As a Protestant myself I am saddened by the "superior" attitude that has been taken on by many Protestants.
I am reminded of a class here at IWU in which one of my classmates made the comment "Russian Orthodox and saved Protestants". It was clear that this person didn't have too high a view of the Orthodox Church, to say the least.
Thank you for your willingness to write such an article. Sure, it may offend some people, but if it does it probably means that they have some thinking to do...

uhmer said...

Yea, nice article. I myself am not too familiar with Catholic tradition and beliefs, but have found myself to sometimes look down on Catholics as well without knowing all the facts.
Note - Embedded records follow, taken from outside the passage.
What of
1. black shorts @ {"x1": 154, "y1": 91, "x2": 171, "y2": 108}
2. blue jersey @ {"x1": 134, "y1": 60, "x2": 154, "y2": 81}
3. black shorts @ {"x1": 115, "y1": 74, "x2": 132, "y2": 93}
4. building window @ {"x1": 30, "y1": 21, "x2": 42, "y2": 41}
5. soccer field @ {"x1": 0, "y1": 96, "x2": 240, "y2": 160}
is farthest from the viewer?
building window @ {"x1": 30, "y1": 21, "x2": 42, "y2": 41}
Well written too, I wish I had such a strong vocabulary haha.

Kurt A. Beard said...

Where then do we have the right to break with tradition? What made it ok for Luther to break from tradition? What makes it ok for the Wesleyan Church to ordain women? How close do we have to stick to Tradition? When is tradition wrong and how do we determine it's error if we must go with consensus? We surely run the risk of duplicating our mistakes like a photocopy of a photocopy.


Ben Robinson said...

First, thanks for posting! I have been meaning to add another post to clarify some of the ambiguity from this post (I think actually that is what I will do rather than respond to your questions on the comment board; another post will allow me more room to write. Feel free to comment on the new post). This article is certainly largely skewed in part to emphasize the point that I was attempting to make; namely that the Catholic and Eastern Orthodox Church are by no means pagan and are definitely Christians. This is not something you and I disagree on (in fact you are one whom respects both of these branches of Christianity and I appreciate that very much). If this was a Catholic university, I would feel comfortable writing an article critiquing the view that Catholics have towards Protestants. However, I did not see any purpose in pointing out faults of the Catholic or Eastern Orthodox Church in this article because the students here have enough complaints as it is :) Anways, great questions, I intend to address them as soon as I get a moment to sit down and collect my thoughts (thanks for making me do that again would).

mom r said...

Ben--thank you for reminding your readers that it is not Catholic OR Christian, but Catholic AND Protestant, all Christians. It was difficult moving to our mostly Prostestant town 21 years ago; I was not used to being a religious minority nor so misunderstood. Catholics were those people who never read the Bible and were not going to heaven. It feels good now to see some of this change; to have the opportunity to explain our rituals and traditions and beautiful Mass to Protestants. May we join each other in relating the Good News, not to each other, but to those who have never heard it at all.